In the revised algorithm, zero & the maximum number are not in the set of random choices & a zero weight occurs only if you select two consecutive numbers which is equally likely for every position.
I coded it up in Matlab as follows
function weights = unbiased_monkey_weights(num_simulations,num_stocks,min_increment)
scaling=1/min_increment;
sample=NaN(num_simulations,num_stocks-1);
for i=1:num_simulations
allcomb=randperm(scaling+num_stocks-1);
sample(i,:)=allcomb(1:num_stocks-1);
end
temp = [zeros(num_simulations,1),sort(sample,2),ones(num_simulations,1)*(scaling+num_stocks)];
weights = (diff(temp,[],2)-1)/scaling;
end
Obviously the loop is a bit clunky and as I'm using the 2009 version the randperm function only allows you to generate permutations of the whole set, however despite this I can run 10,000 simulations for 1,000 numbers in 5 seconds on my clunky laptop which is fast enough.

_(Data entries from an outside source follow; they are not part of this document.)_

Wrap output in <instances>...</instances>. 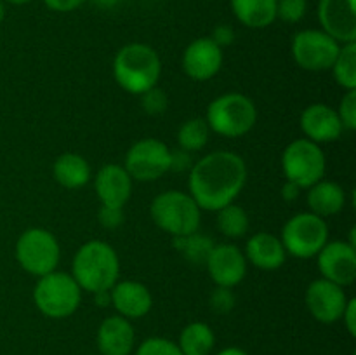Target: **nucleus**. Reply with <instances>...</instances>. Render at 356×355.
<instances>
[{
    "label": "nucleus",
    "instance_id": "f257e3e1",
    "mask_svg": "<svg viewBox=\"0 0 356 355\" xmlns=\"http://www.w3.org/2000/svg\"><path fill=\"white\" fill-rule=\"evenodd\" d=\"M247 183L245 160L228 150L207 153L191 166L188 188L202 211L216 212L233 204Z\"/></svg>",
    "mask_w": 356,
    "mask_h": 355
},
{
    "label": "nucleus",
    "instance_id": "f03ea898",
    "mask_svg": "<svg viewBox=\"0 0 356 355\" xmlns=\"http://www.w3.org/2000/svg\"><path fill=\"white\" fill-rule=\"evenodd\" d=\"M120 260L113 247L104 240L82 244L73 256L72 277L80 289L90 294L110 291L118 282Z\"/></svg>",
    "mask_w": 356,
    "mask_h": 355
},
{
    "label": "nucleus",
    "instance_id": "7ed1b4c3",
    "mask_svg": "<svg viewBox=\"0 0 356 355\" xmlns=\"http://www.w3.org/2000/svg\"><path fill=\"white\" fill-rule=\"evenodd\" d=\"M162 61L152 45L132 42L124 45L113 58V79L129 94H145L159 84Z\"/></svg>",
    "mask_w": 356,
    "mask_h": 355
},
{
    "label": "nucleus",
    "instance_id": "20e7f679",
    "mask_svg": "<svg viewBox=\"0 0 356 355\" xmlns=\"http://www.w3.org/2000/svg\"><path fill=\"white\" fill-rule=\"evenodd\" d=\"M209 129L222 138H242L257 122V108L249 96L242 93H225L214 97L205 115Z\"/></svg>",
    "mask_w": 356,
    "mask_h": 355
},
{
    "label": "nucleus",
    "instance_id": "39448f33",
    "mask_svg": "<svg viewBox=\"0 0 356 355\" xmlns=\"http://www.w3.org/2000/svg\"><path fill=\"white\" fill-rule=\"evenodd\" d=\"M153 223L172 237L198 232L202 209L190 194L181 190H167L156 195L149 205Z\"/></svg>",
    "mask_w": 356,
    "mask_h": 355
},
{
    "label": "nucleus",
    "instance_id": "423d86ee",
    "mask_svg": "<svg viewBox=\"0 0 356 355\" xmlns=\"http://www.w3.org/2000/svg\"><path fill=\"white\" fill-rule=\"evenodd\" d=\"M33 303L38 312L49 319H66L79 310L82 289L72 274L54 270L38 277L33 289Z\"/></svg>",
    "mask_w": 356,
    "mask_h": 355
},
{
    "label": "nucleus",
    "instance_id": "0eeeda50",
    "mask_svg": "<svg viewBox=\"0 0 356 355\" xmlns=\"http://www.w3.org/2000/svg\"><path fill=\"white\" fill-rule=\"evenodd\" d=\"M14 254L19 267L26 274L44 277L58 268L61 247L54 233L40 226H33L21 233Z\"/></svg>",
    "mask_w": 356,
    "mask_h": 355
},
{
    "label": "nucleus",
    "instance_id": "6e6552de",
    "mask_svg": "<svg viewBox=\"0 0 356 355\" xmlns=\"http://www.w3.org/2000/svg\"><path fill=\"white\" fill-rule=\"evenodd\" d=\"M280 240L285 253L299 260H309L329 242V225L313 212H299L287 219L282 228Z\"/></svg>",
    "mask_w": 356,
    "mask_h": 355
},
{
    "label": "nucleus",
    "instance_id": "1a4fd4ad",
    "mask_svg": "<svg viewBox=\"0 0 356 355\" xmlns=\"http://www.w3.org/2000/svg\"><path fill=\"white\" fill-rule=\"evenodd\" d=\"M282 171L285 180L296 183L301 190H308L325 178V153L309 139H296L282 153Z\"/></svg>",
    "mask_w": 356,
    "mask_h": 355
},
{
    "label": "nucleus",
    "instance_id": "9d476101",
    "mask_svg": "<svg viewBox=\"0 0 356 355\" xmlns=\"http://www.w3.org/2000/svg\"><path fill=\"white\" fill-rule=\"evenodd\" d=\"M341 44L329 33L315 28H306L292 37L291 52L296 65L306 72H327L332 68Z\"/></svg>",
    "mask_w": 356,
    "mask_h": 355
},
{
    "label": "nucleus",
    "instance_id": "9b49d317",
    "mask_svg": "<svg viewBox=\"0 0 356 355\" xmlns=\"http://www.w3.org/2000/svg\"><path fill=\"white\" fill-rule=\"evenodd\" d=\"M124 164L132 181H156L170 171V148L156 138L139 139L127 150Z\"/></svg>",
    "mask_w": 356,
    "mask_h": 355
},
{
    "label": "nucleus",
    "instance_id": "f8f14e48",
    "mask_svg": "<svg viewBox=\"0 0 356 355\" xmlns=\"http://www.w3.org/2000/svg\"><path fill=\"white\" fill-rule=\"evenodd\" d=\"M316 263L322 278L346 287L356 278V246L348 240L327 242L316 254Z\"/></svg>",
    "mask_w": 356,
    "mask_h": 355
},
{
    "label": "nucleus",
    "instance_id": "ddd939ff",
    "mask_svg": "<svg viewBox=\"0 0 356 355\" xmlns=\"http://www.w3.org/2000/svg\"><path fill=\"white\" fill-rule=\"evenodd\" d=\"M348 299L350 298L346 296L344 289L327 278L313 281L305 294L308 312L312 313L313 319L322 324H334L341 320Z\"/></svg>",
    "mask_w": 356,
    "mask_h": 355
},
{
    "label": "nucleus",
    "instance_id": "4468645a",
    "mask_svg": "<svg viewBox=\"0 0 356 355\" xmlns=\"http://www.w3.org/2000/svg\"><path fill=\"white\" fill-rule=\"evenodd\" d=\"M320 30L343 44L356 42V0H318Z\"/></svg>",
    "mask_w": 356,
    "mask_h": 355
},
{
    "label": "nucleus",
    "instance_id": "2eb2a0df",
    "mask_svg": "<svg viewBox=\"0 0 356 355\" xmlns=\"http://www.w3.org/2000/svg\"><path fill=\"white\" fill-rule=\"evenodd\" d=\"M222 49L211 37L195 38L186 45L183 52V72L197 82L211 80L219 73L222 66Z\"/></svg>",
    "mask_w": 356,
    "mask_h": 355
},
{
    "label": "nucleus",
    "instance_id": "dca6fc26",
    "mask_svg": "<svg viewBox=\"0 0 356 355\" xmlns=\"http://www.w3.org/2000/svg\"><path fill=\"white\" fill-rule=\"evenodd\" d=\"M205 268L216 285L233 289L247 275L245 254L233 244H218L209 254Z\"/></svg>",
    "mask_w": 356,
    "mask_h": 355
},
{
    "label": "nucleus",
    "instance_id": "f3484780",
    "mask_svg": "<svg viewBox=\"0 0 356 355\" xmlns=\"http://www.w3.org/2000/svg\"><path fill=\"white\" fill-rule=\"evenodd\" d=\"M301 131L306 139L322 145V143L337 141L343 134L344 127L337 110L325 103H313L306 106L301 113Z\"/></svg>",
    "mask_w": 356,
    "mask_h": 355
},
{
    "label": "nucleus",
    "instance_id": "a211bd4d",
    "mask_svg": "<svg viewBox=\"0 0 356 355\" xmlns=\"http://www.w3.org/2000/svg\"><path fill=\"white\" fill-rule=\"evenodd\" d=\"M94 190L101 205L124 207L132 194V178L124 166L106 164L94 176Z\"/></svg>",
    "mask_w": 356,
    "mask_h": 355
},
{
    "label": "nucleus",
    "instance_id": "6ab92c4d",
    "mask_svg": "<svg viewBox=\"0 0 356 355\" xmlns=\"http://www.w3.org/2000/svg\"><path fill=\"white\" fill-rule=\"evenodd\" d=\"M111 305L125 319H141L152 310L153 296L143 282L118 281L110 289Z\"/></svg>",
    "mask_w": 356,
    "mask_h": 355
},
{
    "label": "nucleus",
    "instance_id": "aec40b11",
    "mask_svg": "<svg viewBox=\"0 0 356 355\" xmlns=\"http://www.w3.org/2000/svg\"><path fill=\"white\" fill-rule=\"evenodd\" d=\"M96 341L101 355H131L136 343L134 327L118 313L110 315L97 327Z\"/></svg>",
    "mask_w": 356,
    "mask_h": 355
},
{
    "label": "nucleus",
    "instance_id": "412c9836",
    "mask_svg": "<svg viewBox=\"0 0 356 355\" xmlns=\"http://www.w3.org/2000/svg\"><path fill=\"white\" fill-rule=\"evenodd\" d=\"M245 260L250 265H254L259 270H278L280 267H284L285 258V247L282 244V240L278 237H275L273 233L268 232H259L254 233L249 240H247L245 246Z\"/></svg>",
    "mask_w": 356,
    "mask_h": 355
},
{
    "label": "nucleus",
    "instance_id": "4be33fe9",
    "mask_svg": "<svg viewBox=\"0 0 356 355\" xmlns=\"http://www.w3.org/2000/svg\"><path fill=\"white\" fill-rule=\"evenodd\" d=\"M306 202H308L309 212L325 219L343 211L346 205V191L336 181L320 180L318 183L308 188Z\"/></svg>",
    "mask_w": 356,
    "mask_h": 355
},
{
    "label": "nucleus",
    "instance_id": "5701e85b",
    "mask_svg": "<svg viewBox=\"0 0 356 355\" xmlns=\"http://www.w3.org/2000/svg\"><path fill=\"white\" fill-rule=\"evenodd\" d=\"M233 16L243 26L261 30L277 21V0H229Z\"/></svg>",
    "mask_w": 356,
    "mask_h": 355
},
{
    "label": "nucleus",
    "instance_id": "b1692460",
    "mask_svg": "<svg viewBox=\"0 0 356 355\" xmlns=\"http://www.w3.org/2000/svg\"><path fill=\"white\" fill-rule=\"evenodd\" d=\"M52 176L63 188L76 190L90 181V166L79 153L66 152L61 153L52 164Z\"/></svg>",
    "mask_w": 356,
    "mask_h": 355
},
{
    "label": "nucleus",
    "instance_id": "393cba45",
    "mask_svg": "<svg viewBox=\"0 0 356 355\" xmlns=\"http://www.w3.org/2000/svg\"><path fill=\"white\" fill-rule=\"evenodd\" d=\"M216 334L212 327L205 322H191L181 331L179 347L183 355H209L214 350Z\"/></svg>",
    "mask_w": 356,
    "mask_h": 355
},
{
    "label": "nucleus",
    "instance_id": "a878e982",
    "mask_svg": "<svg viewBox=\"0 0 356 355\" xmlns=\"http://www.w3.org/2000/svg\"><path fill=\"white\" fill-rule=\"evenodd\" d=\"M174 249L191 265H204L207 261L209 254L214 249V240L211 237L204 235L200 232L188 233V235L174 237Z\"/></svg>",
    "mask_w": 356,
    "mask_h": 355
},
{
    "label": "nucleus",
    "instance_id": "bb28decb",
    "mask_svg": "<svg viewBox=\"0 0 356 355\" xmlns=\"http://www.w3.org/2000/svg\"><path fill=\"white\" fill-rule=\"evenodd\" d=\"M216 212H218V228L222 235L228 239H240L245 235L249 230V214L245 209L233 202Z\"/></svg>",
    "mask_w": 356,
    "mask_h": 355
},
{
    "label": "nucleus",
    "instance_id": "cd10ccee",
    "mask_svg": "<svg viewBox=\"0 0 356 355\" xmlns=\"http://www.w3.org/2000/svg\"><path fill=\"white\" fill-rule=\"evenodd\" d=\"M209 134H211V129H209L205 118H188L186 122H183L179 131H177V143H179L181 150L193 153L207 145Z\"/></svg>",
    "mask_w": 356,
    "mask_h": 355
},
{
    "label": "nucleus",
    "instance_id": "c85d7f7f",
    "mask_svg": "<svg viewBox=\"0 0 356 355\" xmlns=\"http://www.w3.org/2000/svg\"><path fill=\"white\" fill-rule=\"evenodd\" d=\"M332 75L343 89H356V42L343 44L332 65Z\"/></svg>",
    "mask_w": 356,
    "mask_h": 355
},
{
    "label": "nucleus",
    "instance_id": "c756f323",
    "mask_svg": "<svg viewBox=\"0 0 356 355\" xmlns=\"http://www.w3.org/2000/svg\"><path fill=\"white\" fill-rule=\"evenodd\" d=\"M308 13V0H277V19L296 24L305 19Z\"/></svg>",
    "mask_w": 356,
    "mask_h": 355
},
{
    "label": "nucleus",
    "instance_id": "7c9ffc66",
    "mask_svg": "<svg viewBox=\"0 0 356 355\" xmlns=\"http://www.w3.org/2000/svg\"><path fill=\"white\" fill-rule=\"evenodd\" d=\"M136 355H183L177 343L160 336H152L136 348Z\"/></svg>",
    "mask_w": 356,
    "mask_h": 355
},
{
    "label": "nucleus",
    "instance_id": "2f4dec72",
    "mask_svg": "<svg viewBox=\"0 0 356 355\" xmlns=\"http://www.w3.org/2000/svg\"><path fill=\"white\" fill-rule=\"evenodd\" d=\"M235 303L236 298L232 287H221V285H216L214 291L211 292V298H209V306L218 315H226V313L232 312L235 308Z\"/></svg>",
    "mask_w": 356,
    "mask_h": 355
},
{
    "label": "nucleus",
    "instance_id": "473e14b6",
    "mask_svg": "<svg viewBox=\"0 0 356 355\" xmlns=\"http://www.w3.org/2000/svg\"><path fill=\"white\" fill-rule=\"evenodd\" d=\"M141 106L148 115H162L169 106V100L162 89L153 87V89L141 94Z\"/></svg>",
    "mask_w": 356,
    "mask_h": 355
},
{
    "label": "nucleus",
    "instance_id": "72a5a7b5",
    "mask_svg": "<svg viewBox=\"0 0 356 355\" xmlns=\"http://www.w3.org/2000/svg\"><path fill=\"white\" fill-rule=\"evenodd\" d=\"M337 115H339L343 127L348 131H355L356 129V89L346 90V94L341 100L339 108H337Z\"/></svg>",
    "mask_w": 356,
    "mask_h": 355
},
{
    "label": "nucleus",
    "instance_id": "f704fd0d",
    "mask_svg": "<svg viewBox=\"0 0 356 355\" xmlns=\"http://www.w3.org/2000/svg\"><path fill=\"white\" fill-rule=\"evenodd\" d=\"M124 207H110V205H101L97 211L99 225L106 230H115L124 223Z\"/></svg>",
    "mask_w": 356,
    "mask_h": 355
},
{
    "label": "nucleus",
    "instance_id": "c9c22d12",
    "mask_svg": "<svg viewBox=\"0 0 356 355\" xmlns=\"http://www.w3.org/2000/svg\"><path fill=\"white\" fill-rule=\"evenodd\" d=\"M193 162H191V153L186 150H176L172 152L170 150V171H177V173H183V171H190Z\"/></svg>",
    "mask_w": 356,
    "mask_h": 355
},
{
    "label": "nucleus",
    "instance_id": "e433bc0d",
    "mask_svg": "<svg viewBox=\"0 0 356 355\" xmlns=\"http://www.w3.org/2000/svg\"><path fill=\"white\" fill-rule=\"evenodd\" d=\"M211 38L221 49L228 47V45H232L233 40H235V30H233L229 24H218V26L214 28V31H212Z\"/></svg>",
    "mask_w": 356,
    "mask_h": 355
},
{
    "label": "nucleus",
    "instance_id": "4c0bfd02",
    "mask_svg": "<svg viewBox=\"0 0 356 355\" xmlns=\"http://www.w3.org/2000/svg\"><path fill=\"white\" fill-rule=\"evenodd\" d=\"M87 0H44L45 7L54 13H72L82 7Z\"/></svg>",
    "mask_w": 356,
    "mask_h": 355
},
{
    "label": "nucleus",
    "instance_id": "58836bf2",
    "mask_svg": "<svg viewBox=\"0 0 356 355\" xmlns=\"http://www.w3.org/2000/svg\"><path fill=\"white\" fill-rule=\"evenodd\" d=\"M341 320H343L344 326H346L348 333H350L351 336H356V299L355 298L348 299V305L346 308H344Z\"/></svg>",
    "mask_w": 356,
    "mask_h": 355
},
{
    "label": "nucleus",
    "instance_id": "ea45409f",
    "mask_svg": "<svg viewBox=\"0 0 356 355\" xmlns=\"http://www.w3.org/2000/svg\"><path fill=\"white\" fill-rule=\"evenodd\" d=\"M299 195H301V188L296 183H292V181H285V184L282 187V197H284V200L292 202L296 200Z\"/></svg>",
    "mask_w": 356,
    "mask_h": 355
},
{
    "label": "nucleus",
    "instance_id": "a19ab883",
    "mask_svg": "<svg viewBox=\"0 0 356 355\" xmlns=\"http://www.w3.org/2000/svg\"><path fill=\"white\" fill-rule=\"evenodd\" d=\"M94 299H96L97 306H108L111 305V296H110V291H101V292H96V294H92Z\"/></svg>",
    "mask_w": 356,
    "mask_h": 355
},
{
    "label": "nucleus",
    "instance_id": "79ce46f5",
    "mask_svg": "<svg viewBox=\"0 0 356 355\" xmlns=\"http://www.w3.org/2000/svg\"><path fill=\"white\" fill-rule=\"evenodd\" d=\"M90 2H92L94 6L101 7V9H113L115 6L120 3V0H90Z\"/></svg>",
    "mask_w": 356,
    "mask_h": 355
},
{
    "label": "nucleus",
    "instance_id": "37998d69",
    "mask_svg": "<svg viewBox=\"0 0 356 355\" xmlns=\"http://www.w3.org/2000/svg\"><path fill=\"white\" fill-rule=\"evenodd\" d=\"M218 355H249V354L238 347H228V348H222L221 352H218Z\"/></svg>",
    "mask_w": 356,
    "mask_h": 355
},
{
    "label": "nucleus",
    "instance_id": "c03bdc74",
    "mask_svg": "<svg viewBox=\"0 0 356 355\" xmlns=\"http://www.w3.org/2000/svg\"><path fill=\"white\" fill-rule=\"evenodd\" d=\"M3 2H9L13 3V6H24V3L33 2V0H3Z\"/></svg>",
    "mask_w": 356,
    "mask_h": 355
},
{
    "label": "nucleus",
    "instance_id": "a18cd8bd",
    "mask_svg": "<svg viewBox=\"0 0 356 355\" xmlns=\"http://www.w3.org/2000/svg\"><path fill=\"white\" fill-rule=\"evenodd\" d=\"M3 17H6V3L3 0H0V23L3 21Z\"/></svg>",
    "mask_w": 356,
    "mask_h": 355
}]
</instances>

The mean weights are now correct & as a quick test I replicated woodchips generating 3 numbers that sum to 1 with the minimum increment being 0.01% & it also look right
Thank you all for your help and I hope this solution is useful to somebody else in the future
The simple answer is to use the schemes that work well with NO minimum increment, then transform the problem. As always, be careful. Some methods do NOT yield uniform sets of numbers.
Thus, suppose I want 11 numbers that sum to 100, with a constraint of a minimum increment of 5. I would first find 11 numbers that sum to 45, with no lower bound on the samples (other than zero.) I could use a tool from the file exchange for this. Simplest is to simply sample 10 numbers in the interval [0,45]. Sort them, then find the differences.
X = diff([0,sort(rand(1,10)),1]*45);
The vector X is a sample of numbers that sums to 45. But the vector Y sums to 100, with a minimum value of 5.
Y = X + 5;
Of course, this is trivially vectorized if you wish to find multiple sets of numbers with the given constraint.